In 1911, Buick introduced a two-seat roadster based on the shortened chassis of the Model 39, following the same recipe applied on the Model 26/ Model 27.
With all its involvement in the motorsport arena, Buick tried to get more customers from those who didn’t need more seats but asked for more speed. While it couldn’t provide them bigger engines, it could offer them lighter vehicles.

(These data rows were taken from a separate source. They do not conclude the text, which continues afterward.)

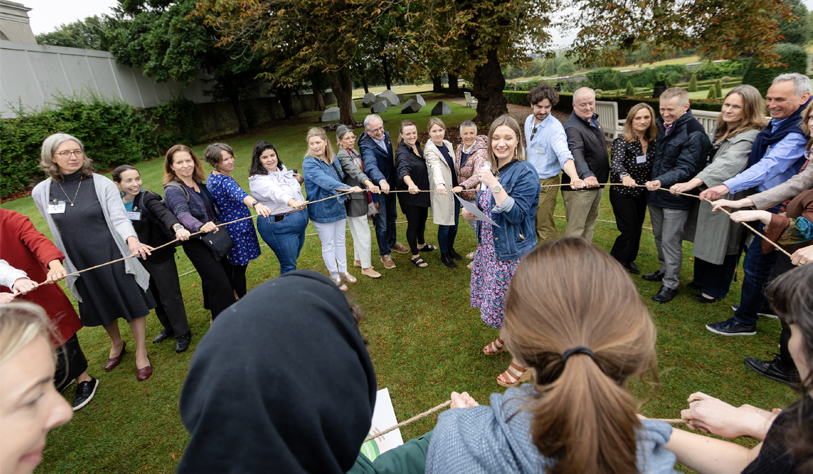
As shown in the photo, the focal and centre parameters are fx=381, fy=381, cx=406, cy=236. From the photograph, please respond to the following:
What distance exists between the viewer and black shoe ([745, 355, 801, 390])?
2852mm

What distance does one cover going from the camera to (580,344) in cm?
93

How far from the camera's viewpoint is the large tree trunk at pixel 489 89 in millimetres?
11898

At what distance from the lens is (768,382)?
2883 millimetres

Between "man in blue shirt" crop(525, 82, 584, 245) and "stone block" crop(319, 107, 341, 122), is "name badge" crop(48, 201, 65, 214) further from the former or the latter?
"stone block" crop(319, 107, 341, 122)

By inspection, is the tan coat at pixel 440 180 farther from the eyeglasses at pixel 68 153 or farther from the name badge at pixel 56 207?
the name badge at pixel 56 207

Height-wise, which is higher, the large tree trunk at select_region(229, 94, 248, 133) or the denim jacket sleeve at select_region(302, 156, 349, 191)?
the large tree trunk at select_region(229, 94, 248, 133)

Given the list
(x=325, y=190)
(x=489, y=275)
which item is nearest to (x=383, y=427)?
(x=489, y=275)

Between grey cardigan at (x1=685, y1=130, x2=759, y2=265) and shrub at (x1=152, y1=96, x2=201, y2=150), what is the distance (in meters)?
20.0

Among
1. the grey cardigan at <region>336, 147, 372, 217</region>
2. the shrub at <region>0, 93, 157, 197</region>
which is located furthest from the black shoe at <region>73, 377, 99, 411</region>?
the shrub at <region>0, 93, 157, 197</region>

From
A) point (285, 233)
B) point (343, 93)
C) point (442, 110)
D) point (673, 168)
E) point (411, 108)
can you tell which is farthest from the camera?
point (411, 108)

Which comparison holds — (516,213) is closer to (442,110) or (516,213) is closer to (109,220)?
(109,220)

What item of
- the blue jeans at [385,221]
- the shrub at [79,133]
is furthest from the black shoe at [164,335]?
the shrub at [79,133]

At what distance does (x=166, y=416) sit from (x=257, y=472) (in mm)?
3103

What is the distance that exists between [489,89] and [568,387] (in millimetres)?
12539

The Model 38 was longer than the Model 26 built in the same era and was a mix between a sports car and a comfortable, two-seat vehicle. Some even considered it an ancestor for the GT category, even though the car didn’t have any doors or roof (yet, the roof and the windscreen were on the options list). Behind the seats, the Model 38 featured a 27-gallon (102 liters) tank. Like its four-door sibling, the 38 featured big, round headlights and a five-shape engine compartment with a distinct area for the radiator. Its wooden, multi-spoke artillery-wheels featured 36x4 pneumatic tires, which made the car more comfortable on the unpaved roads.

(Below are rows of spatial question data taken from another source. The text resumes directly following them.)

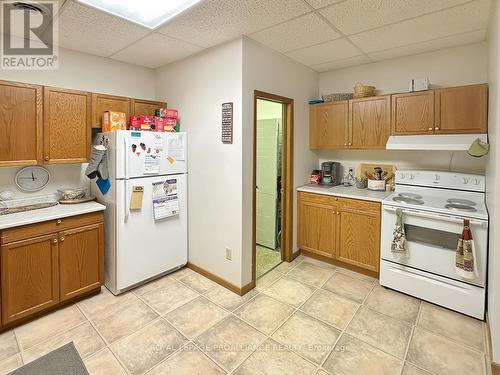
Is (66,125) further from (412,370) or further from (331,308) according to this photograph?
(412,370)

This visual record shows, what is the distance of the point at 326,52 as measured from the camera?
2.98m

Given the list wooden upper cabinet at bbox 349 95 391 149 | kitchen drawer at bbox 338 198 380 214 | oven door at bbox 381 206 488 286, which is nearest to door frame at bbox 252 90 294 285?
kitchen drawer at bbox 338 198 380 214

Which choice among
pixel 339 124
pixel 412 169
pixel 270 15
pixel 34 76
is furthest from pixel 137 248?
pixel 412 169

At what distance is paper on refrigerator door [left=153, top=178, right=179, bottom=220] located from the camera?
2.84 m

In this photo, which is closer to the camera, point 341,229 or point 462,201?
point 462,201

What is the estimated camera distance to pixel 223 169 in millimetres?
2764

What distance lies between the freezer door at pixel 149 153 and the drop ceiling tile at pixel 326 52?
159cm

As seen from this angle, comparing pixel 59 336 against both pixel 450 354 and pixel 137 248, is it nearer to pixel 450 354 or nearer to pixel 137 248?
pixel 137 248

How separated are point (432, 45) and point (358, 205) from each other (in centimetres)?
180

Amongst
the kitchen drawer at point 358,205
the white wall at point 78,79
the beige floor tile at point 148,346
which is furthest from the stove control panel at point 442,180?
the white wall at point 78,79

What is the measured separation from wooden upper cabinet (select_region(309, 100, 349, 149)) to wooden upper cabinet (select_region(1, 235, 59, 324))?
3052mm

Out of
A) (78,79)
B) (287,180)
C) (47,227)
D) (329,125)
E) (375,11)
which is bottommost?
(47,227)

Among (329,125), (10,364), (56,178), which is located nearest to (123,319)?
(10,364)

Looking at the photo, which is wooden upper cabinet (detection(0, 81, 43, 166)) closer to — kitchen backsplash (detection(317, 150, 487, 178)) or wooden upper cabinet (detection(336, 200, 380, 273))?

Its two individual seats featured side bolstering to protect its occupants. Buick installed two large dials in front of the passenger, and one of them was a chronograph. An ignition-timing switch took center stage on the dash panel. It was a race-car disguised as a street vehicle, with a rear-view mirror mounted on the right side, next to the hand-brake and the gear-stick.
Under the hood, the inline-four engine provided 48 hp, sent to the rear wheels via a three-speed gearbox and a chain. Buick produced only 153 examples.